# AUFGABE A
Wie lange vor Beginn der geplanten Entnahmephase lohnt sich laut dem Text zum Entsparen des Depots ein genauerer Blick auf das Depot?
# AUFGABE B
Fasse im Text zum Entsparen des Depots den Absatz, der mit „Ein Entnahmeplan ist das Gegenteil“ beginnt, in einem kürzeren Satz zusammen und behalte dabei seine wesentlichen Fakten bei.
# AUFGABE C
Führe den Text zum Entsparen des Depots im Anschluss an seinen letzten Satz fort.

---------- TEXTABSCHNITT

Berlin. Wer im Alter von Erträgen aus Aktien und ETFs leben will, sollte einiges beachten und sich in einem wichtigen Punkt nicht verrechnen.
Wer jahrelang in Aktien und ETFs investiert hat, steht im Ruhestand vor der Herausforderung, das eigene Depot zu entsparen. Ein Experte gibt Tipps und verrät auch, mit welchen einfachen Mitteln sich die Steuerlast verringern lässt.
Depot entsparen: Was heißt das eigentlich?
Ein Entnahmeplan ist das Gegenteil eines Sparplans, mit dem man in der Ansparphase monatlich einen gewissen Betrag in Aktien oder ETFs investiert. Grundsätzlich geht es darum, das angesparte Geld so aus dem eigenen Depot zu entnehmen, dass es für die Dauer des eigenen Lebensabends als zusätzliche Kapitalspritze neben der gesetzlichen Rente zur Verfügung steht.
Ab wann sollte man sich damit beschäftigen?
Etwa fünf Jahre vor Beginn der geplanten Entnahmephase lohnt sich ein detaillierterer Blick auf das Depot und die eigenen finanziellen Bedürfnisse im Ruhestand, sagt der Börsenexperte Hendrik Buhrs vom Geldratgeber Finanztip. Dann könne man sowohl genau beurteilen, was an Rente monatlich auf dem eigenen Konto lande – und was noch an zusätzlichen Finanzmitteln aus dem Depot kommen müsste, um den gewohnten Lebensstandard halten zu können.

--------------------
---------- BEREITGESTELLTES MATERIAL

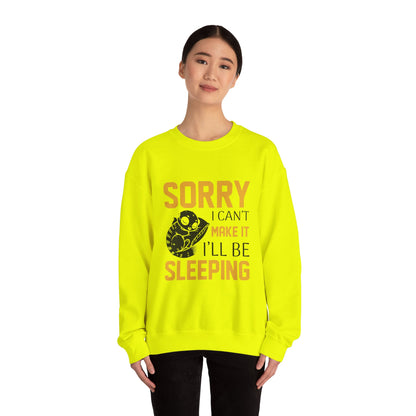 I'll be sleeping - Sweatshirt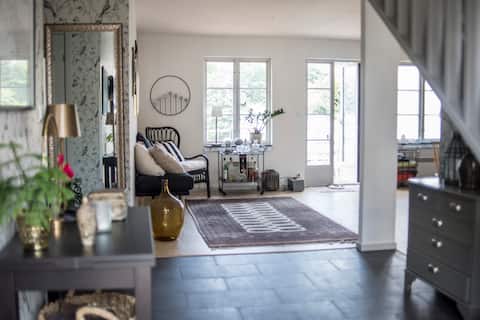 Cozy & seaside house in Mölle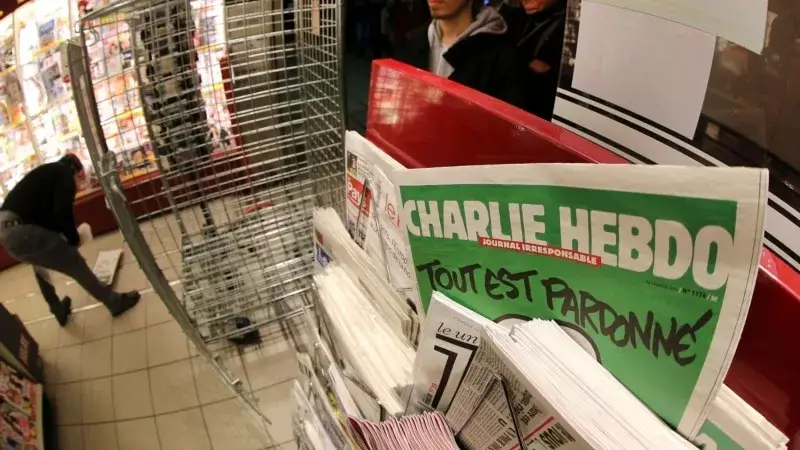Erdoğan'ı kapağına taşıyan Charlie Hebdo’ya tepki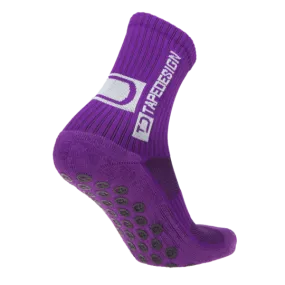 PURPLE TAPEDESIGN ALL ROUND CLASSIC GRIP SOCK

--------------------

# LÖSUNG A
Etwa fünf Jahre vorher.

# LÖSUNG B
Ein Entnahmeplan ist das Gegenteil eines Sparplans: Das angesparte Geld wird so aus dem Depot entnommen, dass es während des gesamten Lebensabends zusätzlich zur gesetzlichen Rente zur Verfügung steht.

# LÖSUNG C
Kann man in der Rente nicht einfach alle Aktien und ETFs verkaufen?
Grundsätzlich ist das natürlich möglich, allerdings nicht unbedingt zu empfehlen. Vor allem steuerlich könnte es sich auszahlen, lediglich in Tranchen Aktien und ETFs abzustoßen. Zudem würde man bei einer kompletten Depotauflösung auch nicht weiter von möglicherweise positiven Entwicklungen am Kapitalmarkt profitieren.
Wie sollte man vorgehen?
„Nicht überoptimieren“, sagt Experte Buhrs. Grundsätzlich sollte man sich zunächst von der Idee freimachen, alles perfekt machen zu können. „Ein Stückchen ist Börse immer Kontrollverlust, wir wissen ja nicht, was passiert.“ Je näher die Entnahmephase aber rückt, umso besser kann man den derzeitigen Zustand der Finanzmärkte einschätzen. „Wenn die Antwort ist, dass es in letzter Zeit ganz gut gelaufen ist an den Börsen, kann man zeitnah damit beginnen, offensiver umzuschichten“, erklärt der Fachmann.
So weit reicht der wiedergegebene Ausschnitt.